El proyecto tiene más de un año en los despachos de la Cámara de Diputados, por eso Fayad advirtió a Ibarra durante la campaña electoral del frepasista, acerca del antecedente, cuando el entonces candidato a jefe de Gobierno porteño lo mencionó como una idea propia para la cual tiene ahora en su gabinete una dirección general especial, que depende de la Secretaría de Seguridad y Justicia de la Capital. Ibarra deberá al menos buscar otro teléfono o bien conformarse con adherir a la línea ya atrapada por ley.

Lo atractivo de la norma fue copiar el mismo número que se hizo popular por ser utilizado en los Estados Unidos, con la convicción de que será más fácil de difundir. Allí, a diferencia de la Capital, por caso, la policía que maneja los llamados de emergencia pertenece a una comuna, o condado, con acotados límites.

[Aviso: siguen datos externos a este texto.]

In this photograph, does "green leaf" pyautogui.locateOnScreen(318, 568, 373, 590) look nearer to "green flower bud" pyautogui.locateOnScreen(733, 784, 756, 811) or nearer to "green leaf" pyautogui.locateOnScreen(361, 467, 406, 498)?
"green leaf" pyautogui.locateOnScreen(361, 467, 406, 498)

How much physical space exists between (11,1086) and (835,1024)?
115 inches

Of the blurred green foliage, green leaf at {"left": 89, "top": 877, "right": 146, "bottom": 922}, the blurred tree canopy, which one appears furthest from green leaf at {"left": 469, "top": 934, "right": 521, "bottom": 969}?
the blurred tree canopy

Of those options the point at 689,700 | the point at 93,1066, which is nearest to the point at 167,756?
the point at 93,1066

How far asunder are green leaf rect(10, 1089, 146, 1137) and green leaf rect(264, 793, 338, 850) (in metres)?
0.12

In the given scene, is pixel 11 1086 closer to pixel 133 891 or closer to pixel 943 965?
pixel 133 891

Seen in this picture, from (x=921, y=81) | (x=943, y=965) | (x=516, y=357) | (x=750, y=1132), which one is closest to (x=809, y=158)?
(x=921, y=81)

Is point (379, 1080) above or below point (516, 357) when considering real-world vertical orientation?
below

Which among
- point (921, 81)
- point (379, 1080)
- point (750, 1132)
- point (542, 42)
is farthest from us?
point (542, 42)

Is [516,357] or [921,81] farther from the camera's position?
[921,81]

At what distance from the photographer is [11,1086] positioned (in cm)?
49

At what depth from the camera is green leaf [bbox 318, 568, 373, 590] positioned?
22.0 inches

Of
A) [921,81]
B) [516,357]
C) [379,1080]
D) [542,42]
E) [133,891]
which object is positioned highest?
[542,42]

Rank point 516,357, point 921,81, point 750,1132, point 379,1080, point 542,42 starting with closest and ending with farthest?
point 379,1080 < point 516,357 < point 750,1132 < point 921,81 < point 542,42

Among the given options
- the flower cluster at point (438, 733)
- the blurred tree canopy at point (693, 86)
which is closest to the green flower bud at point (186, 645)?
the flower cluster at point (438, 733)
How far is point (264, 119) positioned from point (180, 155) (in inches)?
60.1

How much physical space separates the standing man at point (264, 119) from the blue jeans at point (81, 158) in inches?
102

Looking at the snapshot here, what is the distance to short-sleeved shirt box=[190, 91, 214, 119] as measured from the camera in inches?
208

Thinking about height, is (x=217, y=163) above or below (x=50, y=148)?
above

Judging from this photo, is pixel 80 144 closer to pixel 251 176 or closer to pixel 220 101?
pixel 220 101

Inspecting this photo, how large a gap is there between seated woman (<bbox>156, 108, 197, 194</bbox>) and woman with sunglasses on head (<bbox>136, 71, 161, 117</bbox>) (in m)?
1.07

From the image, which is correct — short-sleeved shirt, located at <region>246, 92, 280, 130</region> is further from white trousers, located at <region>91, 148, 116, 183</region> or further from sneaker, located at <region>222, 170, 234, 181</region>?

El 911 norteamericano además funciona como alarma si queda el tubo descolgado o se corta el cable telefónico, algo que no está previsto para el ensayo argentino. Por otra parte al discarse el número suena en el centro local de emergencias, que lo tiene para casos de seguridad personal, fuego o salud.

Ibarra
está más lejos de esas patrullas norteamericanas porque aún la Ciudad de Buenos Aires no cuenta con policía propia y en cambio depende de la Federal que maneja Storani, pero su proyecto parece más pretencioso: quiere que esa red de emergencias porteña controle y haga un seguimiento de la atención que se derivó. Al igual que Fayad busca dígitos fáciles de recordar para los vecinos y un número único para evitar que se tenga que consultar la guía por cada caso.

La idea de
Fayad es que una vez instalada la central, los operadores puedan acceder rápidamente al número de derivación que necesita quien llama, desde cualquier lugar de la Argentina que lo haga. Estará habilitado para accidentes de todo tipo, problemas de salud, inconvenientes con servicios (escape de gas, cables caídos) y hasta asistencia al suicida. De esa manera la conexión se hará tanto con servicios públicos como privados y organizaciones no gubernamentales.

Fayad
asegura que no tendrá un costo significativo su instalación y que se capacitará a personal para que atiendan el servicio. Planifican una campaña importante de difusión para popularizar el *911 y creen que la Capital terminará adoptándolo. Además el diputado considera que será importante para tener una estadística de los casos y un mapa del delito.

«Todo está conversado con las telefónicas y con el Ministerio del Interior, el proyecto, incluso se conversó anterior-mente con el ministro de la anterior gestión»
, contó el mendocino a este diario.

Idea vieja

La idea de instalar un 911 en su momento fue manejada por el ex secretario de Seguridad de la provincia de Buenos Aires, Alberto Piotti, quien incluso viajó en 1994 a los Estados Unidos para interiorizarse de la tecnología, que luego se perdió en temas burocráticos. Costaba entonces, con la telefonía menos desarrollada que ahora en la Argentina, copiar ese sistema. En el país se complicaba porque habría que discar códigos de áreas anteponiéndolos al número fácil, que de esa manera perdía el sentido.
Ibarra viajará a París en 10 días para hacer lo propio con la central que piensa instalar. Allí hay empresas que brindan una recepción magnífica a los interesados (como la que ofrecieron en Biarritz a Graciela Fernández Meijide), con tour turísticos incluidos y paseos espléndidos para demostraciones tecnológicas y oferta de productos. Los franceses cuentan con un número único de emergencias, extendido incluso a drogadictos, alcohólicos y suicidas.

«Teníamos ganas de usar el 911... pero se usará en forma local, actualmente es el 109, pero se puede utilizar igual el otro, cada distrito tiene que implementarlo»
, explicaron desilusionados funcionarios del Gobierno de la Ciudad.